Earlier this year, longtime ONE DC Resource Organizer Dominic Moulden announced that he would be transitioning from his position as a staff organizer to becoming a ONE DC member at the end of 2019. In order to prepare, ONE DC formed a Transition Committee, tasked with coordinating this change.

Over the last few months, the Transition Committee has:

  • Held discussions with the Shared Leadership Team to identify potential challenges of the transition, as well as opportunities to address these challenges
  • Organized two funders briefing to share information with funders and major donors about the future direction of ONE DC
  • Worked with the Hiring Committee to begin the process of hiring two new staff organizer

The Transition Commitee is made up of Shared Leadership Team members, long-time ONE DC members, and donors.

Meet the members of the Resource Organizer Transition Committee:


Ms. Virginia Craft Lee graduated from Howard University in 1969 with a B.A. in History and Political Science. She had the aspiration of doing something that would make a positive difference in my community. Much of her life after graduation has been spent battling the chronic disease, Systematic Lupus. Diagnosed in 1992, she has managed in spite of and because of this dhallenge, to live a productive life. To paraphrase the old Timex ad, “She took a licking and keeps on ticking”.

Data for analysis ::
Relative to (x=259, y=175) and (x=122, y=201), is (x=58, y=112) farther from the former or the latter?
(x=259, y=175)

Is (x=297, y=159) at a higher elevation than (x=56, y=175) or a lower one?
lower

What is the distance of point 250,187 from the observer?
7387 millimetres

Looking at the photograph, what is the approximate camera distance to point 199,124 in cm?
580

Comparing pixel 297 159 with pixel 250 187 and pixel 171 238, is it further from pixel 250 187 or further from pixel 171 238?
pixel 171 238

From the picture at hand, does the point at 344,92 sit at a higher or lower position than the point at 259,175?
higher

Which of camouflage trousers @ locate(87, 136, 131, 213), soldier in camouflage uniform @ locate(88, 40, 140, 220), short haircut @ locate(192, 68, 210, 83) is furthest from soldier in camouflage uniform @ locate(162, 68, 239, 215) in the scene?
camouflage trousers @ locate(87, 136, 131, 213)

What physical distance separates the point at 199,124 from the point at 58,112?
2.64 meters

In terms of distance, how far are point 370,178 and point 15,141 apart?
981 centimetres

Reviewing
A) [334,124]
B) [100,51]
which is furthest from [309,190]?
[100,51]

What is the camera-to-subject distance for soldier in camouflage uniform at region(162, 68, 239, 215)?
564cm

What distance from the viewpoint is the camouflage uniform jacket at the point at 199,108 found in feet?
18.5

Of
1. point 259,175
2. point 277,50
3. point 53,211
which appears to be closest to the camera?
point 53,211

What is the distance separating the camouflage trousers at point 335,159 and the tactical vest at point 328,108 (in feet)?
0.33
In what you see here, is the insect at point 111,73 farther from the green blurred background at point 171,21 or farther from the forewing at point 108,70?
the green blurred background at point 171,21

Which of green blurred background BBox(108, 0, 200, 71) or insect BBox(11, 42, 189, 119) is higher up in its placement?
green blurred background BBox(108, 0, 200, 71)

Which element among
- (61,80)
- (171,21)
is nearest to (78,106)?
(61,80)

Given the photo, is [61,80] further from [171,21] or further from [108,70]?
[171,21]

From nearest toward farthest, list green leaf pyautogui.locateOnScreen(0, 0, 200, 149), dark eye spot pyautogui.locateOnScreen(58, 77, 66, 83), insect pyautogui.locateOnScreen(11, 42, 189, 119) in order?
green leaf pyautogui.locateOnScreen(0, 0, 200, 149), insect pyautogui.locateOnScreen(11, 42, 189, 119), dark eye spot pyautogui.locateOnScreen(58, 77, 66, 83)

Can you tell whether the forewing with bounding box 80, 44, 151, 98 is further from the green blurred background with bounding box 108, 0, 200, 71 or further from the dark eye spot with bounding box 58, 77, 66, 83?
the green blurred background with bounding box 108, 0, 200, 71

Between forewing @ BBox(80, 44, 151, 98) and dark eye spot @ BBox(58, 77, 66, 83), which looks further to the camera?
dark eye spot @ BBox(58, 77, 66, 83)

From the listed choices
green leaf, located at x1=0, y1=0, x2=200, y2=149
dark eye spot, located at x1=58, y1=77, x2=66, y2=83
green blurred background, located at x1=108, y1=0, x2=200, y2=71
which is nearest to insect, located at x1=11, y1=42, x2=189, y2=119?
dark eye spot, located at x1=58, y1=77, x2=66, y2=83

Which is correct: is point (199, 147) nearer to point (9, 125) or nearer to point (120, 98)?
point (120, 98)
==
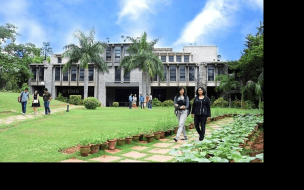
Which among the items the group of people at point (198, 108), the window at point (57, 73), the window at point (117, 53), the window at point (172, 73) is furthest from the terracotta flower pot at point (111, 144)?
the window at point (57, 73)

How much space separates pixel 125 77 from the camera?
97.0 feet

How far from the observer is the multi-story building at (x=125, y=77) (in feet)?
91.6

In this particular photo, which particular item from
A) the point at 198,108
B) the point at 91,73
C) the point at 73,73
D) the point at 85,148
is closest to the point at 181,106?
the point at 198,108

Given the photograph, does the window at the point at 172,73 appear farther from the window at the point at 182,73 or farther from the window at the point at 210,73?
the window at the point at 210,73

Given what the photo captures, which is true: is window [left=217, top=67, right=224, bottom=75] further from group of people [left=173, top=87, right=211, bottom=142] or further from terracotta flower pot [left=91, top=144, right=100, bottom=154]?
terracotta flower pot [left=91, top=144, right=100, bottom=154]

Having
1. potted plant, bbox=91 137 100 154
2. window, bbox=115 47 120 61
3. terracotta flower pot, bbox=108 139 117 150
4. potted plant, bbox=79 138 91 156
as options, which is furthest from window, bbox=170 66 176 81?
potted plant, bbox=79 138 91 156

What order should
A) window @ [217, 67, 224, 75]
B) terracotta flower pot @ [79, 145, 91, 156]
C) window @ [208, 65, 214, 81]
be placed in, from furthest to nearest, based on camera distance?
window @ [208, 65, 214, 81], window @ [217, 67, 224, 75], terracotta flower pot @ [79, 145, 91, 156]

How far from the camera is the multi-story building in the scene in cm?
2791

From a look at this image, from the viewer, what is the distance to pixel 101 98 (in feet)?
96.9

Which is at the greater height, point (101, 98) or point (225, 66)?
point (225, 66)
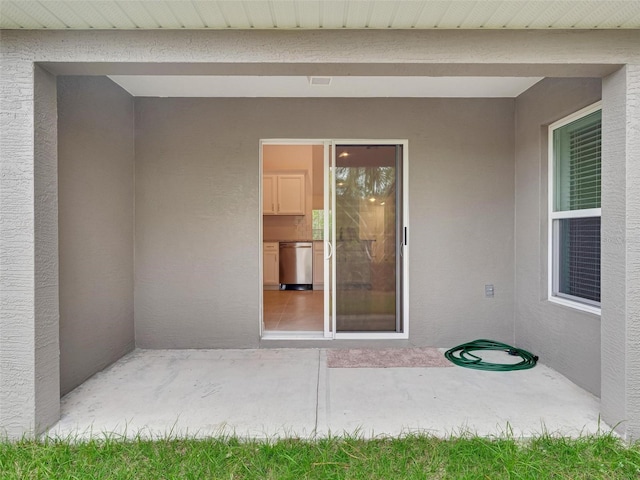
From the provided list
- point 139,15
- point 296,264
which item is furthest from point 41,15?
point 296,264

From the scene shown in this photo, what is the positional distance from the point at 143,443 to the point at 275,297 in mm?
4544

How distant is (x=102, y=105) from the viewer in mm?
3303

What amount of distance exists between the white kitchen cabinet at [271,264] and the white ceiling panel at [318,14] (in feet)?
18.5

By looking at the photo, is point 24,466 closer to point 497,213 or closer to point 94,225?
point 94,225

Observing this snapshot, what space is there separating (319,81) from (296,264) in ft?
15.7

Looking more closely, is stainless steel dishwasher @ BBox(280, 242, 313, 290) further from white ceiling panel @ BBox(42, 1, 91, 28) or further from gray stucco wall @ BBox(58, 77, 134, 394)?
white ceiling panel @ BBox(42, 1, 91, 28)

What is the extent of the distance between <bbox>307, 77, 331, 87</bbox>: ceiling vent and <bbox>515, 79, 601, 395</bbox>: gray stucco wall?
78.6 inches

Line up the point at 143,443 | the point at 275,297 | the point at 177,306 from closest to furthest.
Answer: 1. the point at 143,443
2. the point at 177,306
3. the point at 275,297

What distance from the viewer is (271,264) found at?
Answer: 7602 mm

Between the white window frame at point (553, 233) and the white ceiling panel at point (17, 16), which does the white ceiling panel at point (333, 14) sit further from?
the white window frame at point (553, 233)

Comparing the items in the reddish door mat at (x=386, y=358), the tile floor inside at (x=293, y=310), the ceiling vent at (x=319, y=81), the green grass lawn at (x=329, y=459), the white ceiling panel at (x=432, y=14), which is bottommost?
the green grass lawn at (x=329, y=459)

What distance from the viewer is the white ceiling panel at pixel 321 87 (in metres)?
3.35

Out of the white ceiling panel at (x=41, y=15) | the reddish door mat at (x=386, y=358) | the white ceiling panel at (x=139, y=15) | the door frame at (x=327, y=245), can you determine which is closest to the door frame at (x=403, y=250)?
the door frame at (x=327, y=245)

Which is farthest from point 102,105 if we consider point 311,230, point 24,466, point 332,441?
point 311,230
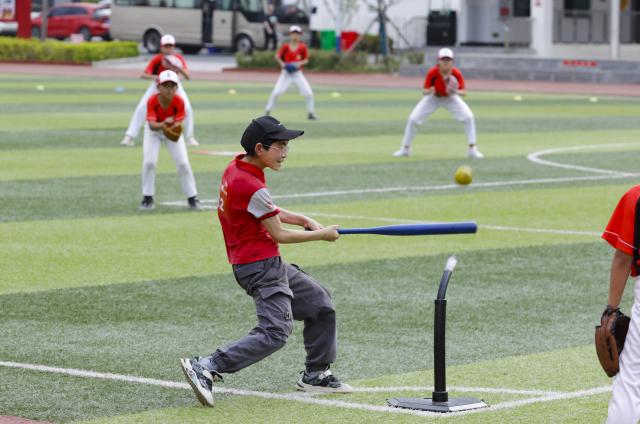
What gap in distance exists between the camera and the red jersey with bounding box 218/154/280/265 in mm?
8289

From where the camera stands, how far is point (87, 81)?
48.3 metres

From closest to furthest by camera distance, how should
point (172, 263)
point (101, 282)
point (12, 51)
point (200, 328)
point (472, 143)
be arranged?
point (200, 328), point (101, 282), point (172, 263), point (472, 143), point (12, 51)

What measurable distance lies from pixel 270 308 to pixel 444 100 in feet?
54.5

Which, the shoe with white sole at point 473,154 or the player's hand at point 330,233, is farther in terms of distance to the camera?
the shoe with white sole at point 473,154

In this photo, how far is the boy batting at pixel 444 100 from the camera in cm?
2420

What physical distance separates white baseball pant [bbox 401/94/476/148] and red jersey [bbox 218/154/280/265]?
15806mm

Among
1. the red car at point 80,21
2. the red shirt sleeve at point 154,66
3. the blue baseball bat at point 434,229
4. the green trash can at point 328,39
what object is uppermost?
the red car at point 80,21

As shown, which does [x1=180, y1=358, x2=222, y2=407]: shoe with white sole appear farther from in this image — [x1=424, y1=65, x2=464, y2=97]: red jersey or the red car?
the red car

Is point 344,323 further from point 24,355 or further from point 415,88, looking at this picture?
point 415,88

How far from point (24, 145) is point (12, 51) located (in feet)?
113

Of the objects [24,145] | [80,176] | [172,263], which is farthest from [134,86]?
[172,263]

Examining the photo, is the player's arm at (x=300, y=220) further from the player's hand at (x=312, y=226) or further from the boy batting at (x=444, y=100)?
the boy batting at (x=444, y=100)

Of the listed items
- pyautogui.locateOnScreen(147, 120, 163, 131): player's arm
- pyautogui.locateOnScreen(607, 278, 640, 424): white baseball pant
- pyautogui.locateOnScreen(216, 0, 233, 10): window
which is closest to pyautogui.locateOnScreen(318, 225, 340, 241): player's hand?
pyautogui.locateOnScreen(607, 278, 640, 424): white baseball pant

Problem to solve :: In the ONE DC transition text, write out everything from "Earlier this year, longtime" down to "members, and donors.". You can set the listing aside; it isn't needed here.

Reply to the task ::
Earlier this year, longtime ONE DC Resource Organizer Dominic Moulden announced that he would be transitioning from his position as a staff organizer to becoming a ONE DC member at the end of 2019. In order to prepare, ONE DC formed a Transition Committee, tasked with coordinating this change.

Over the last few months, the Transition Committee has:

  • Held discussions with the Shared Leadership Team to identify potential challenges of the transition, as well as opportunities to address these challenges
  • Organized two funders briefing to share information with funders and major donors about the future direction of ONE DC
  • Worked with the Hiring Committee to begin the process of hiring two new staff organizer

The Transition Commitee is made up of Shared Leadership Team members, long-time ONE DC members, and donors.